This decline is natural after strong and sharp gains for the currency pair, which moved on its impact towards the resistance level of 116.35, its highest in five years, at the beginning of 2022 trading. The US dollar rose again during the last session of last week's trading but was hurtling after incurring heavy losses against all the major currencies. Some analysts warned that the downward correction could extend further in the coming weeks and months. The exchange rates of the US dollar were stable on Friday, but it still witnessed its biggest weekly decline since September. This came after the comments of Federal Reserve Chairman Jerome Powell, on Wednesday which was followed by a wave of selling that was seen by many as profit taking by speculative traders.
The recent losses were significant, but some warn that they may extend further in the short term now that market rates are fully aware of the possibility of three to four US rate hikes this year. The dollar had risen for six months before that, as market participants built their biggest bet on the currency since the start of the coronavirus crisis, although it came under pressure last week after Chairman Powell appeared to endorse market expectations about a central bank rate.
There are many factors that could weigh on it even more in the near term. We believe that the Fed's increasingly rapid shift towards a more hawkish policy stance will eventually push the dollar higher against most other currencies this year.
We see investors' assumptions about the future peak of US interest rates likely to be too low, citing market pricing that recently suggested that the Fed fund rate is likely to exceed 1.75% by the first months of 2024. Capital Economics told clients that US borrowing costs are likely to rise further than this, and sooner than investors give credit, makes market-wide recognition a potential catalyst for the next trajectory of higher dollar exchange rates later this year.
While some have warned that additional profit-taking could keep the dollar on its back foot for a while, many analysts and economists still expect the US currency to advance further against other major currencies for 2022 in general. While future upgrades to the Fed rate forecast could push the greenback back in late 2022, dollar bulls may be vulnerable to any signs of an inflation reversal, given that the effects of the statistical base will affect the annual rate during most of this year. Meanwhile, the US dollar will also be weak over the coming weeks if upcoming policy decisions from the Bank of Japan and the European Central Bank confirm that inflation pressures are also starting to make policy makers in Tokyo and Europe nervous.
This comes after Reuters reported on Friday that BoJ policy makers at this month's meeting are likely to discuss when and how to start raising interest rates due to recent increases in Japanese inflation. Almost every country on the planet like Japan is experiencing inflationary pressures, but you have to look it up more seriously in Japan and the data still points to a different inflation picture.
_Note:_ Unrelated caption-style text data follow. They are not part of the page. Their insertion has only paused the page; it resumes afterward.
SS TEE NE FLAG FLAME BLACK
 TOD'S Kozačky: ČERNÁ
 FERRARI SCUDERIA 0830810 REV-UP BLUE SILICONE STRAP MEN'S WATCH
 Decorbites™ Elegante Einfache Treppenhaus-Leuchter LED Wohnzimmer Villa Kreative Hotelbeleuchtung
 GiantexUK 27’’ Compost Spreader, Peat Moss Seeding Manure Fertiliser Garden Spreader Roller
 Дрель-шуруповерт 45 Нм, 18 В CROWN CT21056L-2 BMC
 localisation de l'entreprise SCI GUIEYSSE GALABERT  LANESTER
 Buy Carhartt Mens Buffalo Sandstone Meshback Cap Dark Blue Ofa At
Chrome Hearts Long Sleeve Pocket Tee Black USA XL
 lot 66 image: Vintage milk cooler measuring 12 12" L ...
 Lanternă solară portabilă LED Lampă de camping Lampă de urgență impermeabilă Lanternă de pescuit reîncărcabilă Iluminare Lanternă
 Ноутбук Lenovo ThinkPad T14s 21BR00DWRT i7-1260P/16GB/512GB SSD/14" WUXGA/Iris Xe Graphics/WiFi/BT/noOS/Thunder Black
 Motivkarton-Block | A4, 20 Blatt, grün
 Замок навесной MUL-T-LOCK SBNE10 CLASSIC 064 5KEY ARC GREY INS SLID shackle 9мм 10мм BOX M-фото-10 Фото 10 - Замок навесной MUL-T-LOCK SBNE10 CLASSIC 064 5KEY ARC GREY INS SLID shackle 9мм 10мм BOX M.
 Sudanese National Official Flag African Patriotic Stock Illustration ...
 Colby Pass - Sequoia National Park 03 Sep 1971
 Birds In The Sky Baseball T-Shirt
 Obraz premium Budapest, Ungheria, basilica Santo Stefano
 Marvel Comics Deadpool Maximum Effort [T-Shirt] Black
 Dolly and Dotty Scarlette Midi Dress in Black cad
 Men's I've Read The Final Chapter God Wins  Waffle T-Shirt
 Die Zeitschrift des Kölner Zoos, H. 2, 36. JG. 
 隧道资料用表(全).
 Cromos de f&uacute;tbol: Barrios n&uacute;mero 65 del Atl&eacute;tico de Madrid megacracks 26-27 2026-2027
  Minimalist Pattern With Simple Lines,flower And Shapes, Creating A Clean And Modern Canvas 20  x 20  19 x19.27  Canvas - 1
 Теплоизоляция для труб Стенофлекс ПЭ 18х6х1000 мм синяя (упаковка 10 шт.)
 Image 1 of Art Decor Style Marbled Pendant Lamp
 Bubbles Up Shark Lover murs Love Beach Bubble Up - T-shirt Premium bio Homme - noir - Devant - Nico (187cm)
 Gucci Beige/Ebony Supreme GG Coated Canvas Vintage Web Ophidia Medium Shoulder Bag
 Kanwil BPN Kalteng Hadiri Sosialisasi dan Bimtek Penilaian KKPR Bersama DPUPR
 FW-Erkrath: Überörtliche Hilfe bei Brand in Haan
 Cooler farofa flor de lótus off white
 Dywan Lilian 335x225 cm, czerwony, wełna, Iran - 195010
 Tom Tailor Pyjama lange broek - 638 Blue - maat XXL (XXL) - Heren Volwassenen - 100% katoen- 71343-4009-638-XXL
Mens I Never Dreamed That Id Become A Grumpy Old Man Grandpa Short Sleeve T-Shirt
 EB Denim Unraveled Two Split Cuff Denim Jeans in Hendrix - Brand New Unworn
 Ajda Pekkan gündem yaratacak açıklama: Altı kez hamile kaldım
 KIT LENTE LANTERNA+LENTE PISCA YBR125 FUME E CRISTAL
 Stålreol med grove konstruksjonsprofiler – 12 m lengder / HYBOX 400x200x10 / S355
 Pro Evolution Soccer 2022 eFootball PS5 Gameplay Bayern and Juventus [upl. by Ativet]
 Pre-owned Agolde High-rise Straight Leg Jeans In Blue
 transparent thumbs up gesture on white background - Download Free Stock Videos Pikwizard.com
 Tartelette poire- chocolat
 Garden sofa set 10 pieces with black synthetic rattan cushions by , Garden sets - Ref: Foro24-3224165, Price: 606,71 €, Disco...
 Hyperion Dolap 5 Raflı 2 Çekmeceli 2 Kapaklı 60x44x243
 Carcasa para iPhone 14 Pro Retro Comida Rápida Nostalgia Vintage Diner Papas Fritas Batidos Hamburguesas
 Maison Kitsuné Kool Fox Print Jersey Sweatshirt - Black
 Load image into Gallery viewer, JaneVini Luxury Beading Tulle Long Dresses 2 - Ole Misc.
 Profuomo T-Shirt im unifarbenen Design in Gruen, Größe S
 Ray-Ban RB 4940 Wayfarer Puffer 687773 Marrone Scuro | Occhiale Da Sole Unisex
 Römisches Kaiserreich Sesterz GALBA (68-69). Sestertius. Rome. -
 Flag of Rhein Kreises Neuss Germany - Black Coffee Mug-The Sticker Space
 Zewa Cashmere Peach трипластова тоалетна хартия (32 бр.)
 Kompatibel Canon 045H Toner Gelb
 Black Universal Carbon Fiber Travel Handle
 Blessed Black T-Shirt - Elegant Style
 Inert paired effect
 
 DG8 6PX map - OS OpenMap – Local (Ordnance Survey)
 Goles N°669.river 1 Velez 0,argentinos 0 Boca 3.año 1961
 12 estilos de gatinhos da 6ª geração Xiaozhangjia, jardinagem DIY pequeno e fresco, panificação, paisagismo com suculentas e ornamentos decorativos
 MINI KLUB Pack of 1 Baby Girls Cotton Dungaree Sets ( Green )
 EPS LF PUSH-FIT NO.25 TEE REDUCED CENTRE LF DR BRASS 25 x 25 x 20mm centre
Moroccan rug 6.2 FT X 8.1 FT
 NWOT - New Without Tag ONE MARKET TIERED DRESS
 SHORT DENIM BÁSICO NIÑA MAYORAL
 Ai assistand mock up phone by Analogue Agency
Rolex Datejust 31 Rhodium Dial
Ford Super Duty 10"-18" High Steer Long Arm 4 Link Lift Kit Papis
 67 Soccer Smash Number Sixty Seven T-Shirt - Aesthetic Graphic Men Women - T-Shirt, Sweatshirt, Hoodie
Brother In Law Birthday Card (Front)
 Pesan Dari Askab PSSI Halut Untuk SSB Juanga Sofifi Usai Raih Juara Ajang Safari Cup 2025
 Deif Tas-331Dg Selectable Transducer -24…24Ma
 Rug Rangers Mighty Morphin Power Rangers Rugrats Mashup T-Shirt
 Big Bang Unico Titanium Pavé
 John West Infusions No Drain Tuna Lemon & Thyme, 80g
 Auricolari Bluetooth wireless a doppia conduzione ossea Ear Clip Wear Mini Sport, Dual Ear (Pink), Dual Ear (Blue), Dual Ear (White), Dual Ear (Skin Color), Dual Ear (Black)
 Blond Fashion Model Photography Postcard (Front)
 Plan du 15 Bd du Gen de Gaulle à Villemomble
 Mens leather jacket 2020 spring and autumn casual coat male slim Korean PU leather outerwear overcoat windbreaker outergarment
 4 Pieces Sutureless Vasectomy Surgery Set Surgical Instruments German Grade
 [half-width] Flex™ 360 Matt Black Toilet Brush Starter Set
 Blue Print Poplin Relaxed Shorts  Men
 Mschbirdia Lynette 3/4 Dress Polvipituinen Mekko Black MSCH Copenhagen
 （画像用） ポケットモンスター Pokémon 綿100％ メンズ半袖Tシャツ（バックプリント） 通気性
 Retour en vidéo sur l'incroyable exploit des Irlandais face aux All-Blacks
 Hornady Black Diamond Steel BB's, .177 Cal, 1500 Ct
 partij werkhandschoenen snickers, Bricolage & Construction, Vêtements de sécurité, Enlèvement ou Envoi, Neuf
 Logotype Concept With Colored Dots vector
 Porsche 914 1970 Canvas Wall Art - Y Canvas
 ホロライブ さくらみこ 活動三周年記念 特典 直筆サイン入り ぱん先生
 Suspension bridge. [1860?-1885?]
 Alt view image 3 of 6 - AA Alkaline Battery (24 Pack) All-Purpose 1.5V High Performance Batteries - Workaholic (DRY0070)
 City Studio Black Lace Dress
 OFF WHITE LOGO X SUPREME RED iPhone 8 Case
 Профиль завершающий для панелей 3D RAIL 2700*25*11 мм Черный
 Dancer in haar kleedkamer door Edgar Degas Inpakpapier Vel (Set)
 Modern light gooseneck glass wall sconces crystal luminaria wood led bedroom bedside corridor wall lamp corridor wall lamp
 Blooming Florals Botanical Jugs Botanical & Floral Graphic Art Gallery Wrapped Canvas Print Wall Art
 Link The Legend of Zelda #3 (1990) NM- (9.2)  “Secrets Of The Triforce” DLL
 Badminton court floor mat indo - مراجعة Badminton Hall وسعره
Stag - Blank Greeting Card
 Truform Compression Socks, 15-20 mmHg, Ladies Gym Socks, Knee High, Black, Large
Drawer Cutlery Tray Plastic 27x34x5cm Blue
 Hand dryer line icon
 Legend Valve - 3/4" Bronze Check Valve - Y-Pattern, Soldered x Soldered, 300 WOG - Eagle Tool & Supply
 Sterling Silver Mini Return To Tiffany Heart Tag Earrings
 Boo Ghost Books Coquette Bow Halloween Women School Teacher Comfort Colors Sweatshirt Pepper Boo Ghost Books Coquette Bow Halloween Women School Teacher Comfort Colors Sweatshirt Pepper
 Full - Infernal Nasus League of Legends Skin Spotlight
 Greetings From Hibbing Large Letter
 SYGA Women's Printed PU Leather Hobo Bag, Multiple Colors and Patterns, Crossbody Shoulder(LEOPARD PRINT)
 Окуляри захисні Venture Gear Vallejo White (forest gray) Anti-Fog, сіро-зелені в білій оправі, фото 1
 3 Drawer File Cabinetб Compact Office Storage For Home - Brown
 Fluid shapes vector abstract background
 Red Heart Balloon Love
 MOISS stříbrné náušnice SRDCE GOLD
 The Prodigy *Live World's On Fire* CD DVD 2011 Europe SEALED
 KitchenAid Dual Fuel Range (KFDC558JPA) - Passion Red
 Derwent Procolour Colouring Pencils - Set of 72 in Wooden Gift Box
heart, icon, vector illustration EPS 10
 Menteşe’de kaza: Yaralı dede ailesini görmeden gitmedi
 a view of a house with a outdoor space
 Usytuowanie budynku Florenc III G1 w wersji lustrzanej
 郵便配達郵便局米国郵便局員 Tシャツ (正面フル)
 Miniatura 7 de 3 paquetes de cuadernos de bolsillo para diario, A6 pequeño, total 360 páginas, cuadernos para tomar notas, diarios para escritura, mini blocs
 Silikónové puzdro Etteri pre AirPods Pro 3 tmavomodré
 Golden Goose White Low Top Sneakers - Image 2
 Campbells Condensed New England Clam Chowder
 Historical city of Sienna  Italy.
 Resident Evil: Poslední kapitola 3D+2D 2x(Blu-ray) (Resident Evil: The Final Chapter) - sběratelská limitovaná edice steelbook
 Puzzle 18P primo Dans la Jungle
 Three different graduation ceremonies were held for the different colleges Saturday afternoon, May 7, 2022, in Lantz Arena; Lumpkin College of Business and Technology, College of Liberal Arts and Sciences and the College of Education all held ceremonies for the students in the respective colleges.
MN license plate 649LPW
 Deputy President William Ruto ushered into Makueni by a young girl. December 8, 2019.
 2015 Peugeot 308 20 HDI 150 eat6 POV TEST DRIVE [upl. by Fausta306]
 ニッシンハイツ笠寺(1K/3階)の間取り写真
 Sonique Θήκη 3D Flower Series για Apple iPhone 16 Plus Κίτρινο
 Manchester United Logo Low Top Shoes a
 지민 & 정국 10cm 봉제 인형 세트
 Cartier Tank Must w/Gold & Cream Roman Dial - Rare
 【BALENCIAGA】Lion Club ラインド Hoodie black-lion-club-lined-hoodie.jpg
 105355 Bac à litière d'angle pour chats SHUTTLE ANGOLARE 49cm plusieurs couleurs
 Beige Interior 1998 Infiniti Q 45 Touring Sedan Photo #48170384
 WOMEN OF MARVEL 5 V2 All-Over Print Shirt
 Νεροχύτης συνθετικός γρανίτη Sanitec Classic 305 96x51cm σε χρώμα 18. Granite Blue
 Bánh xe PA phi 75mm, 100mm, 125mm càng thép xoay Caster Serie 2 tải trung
There is a BoJ policy meeting this week and we would be very surprised to hear Governor Kuroda give this story so much credibility at all.
According to the technical analysis of the pair: On the daily chart below, there is a clear breakout of the bullish channel for the USD/JPY currency pair. As mentioned before, the return of the currency pair towards the support level 113.30 will increase the bears’ control to move further downward. The next most important support levels may be 112.80 And 111.90, of which I prefer to go back to buying the currency pair. To return to its stronger bullish channel, the bulls will move towards the psychological resistance 115.00 again. Today is a US holiday and the currency pair will be affected more by whether or not investors take risks.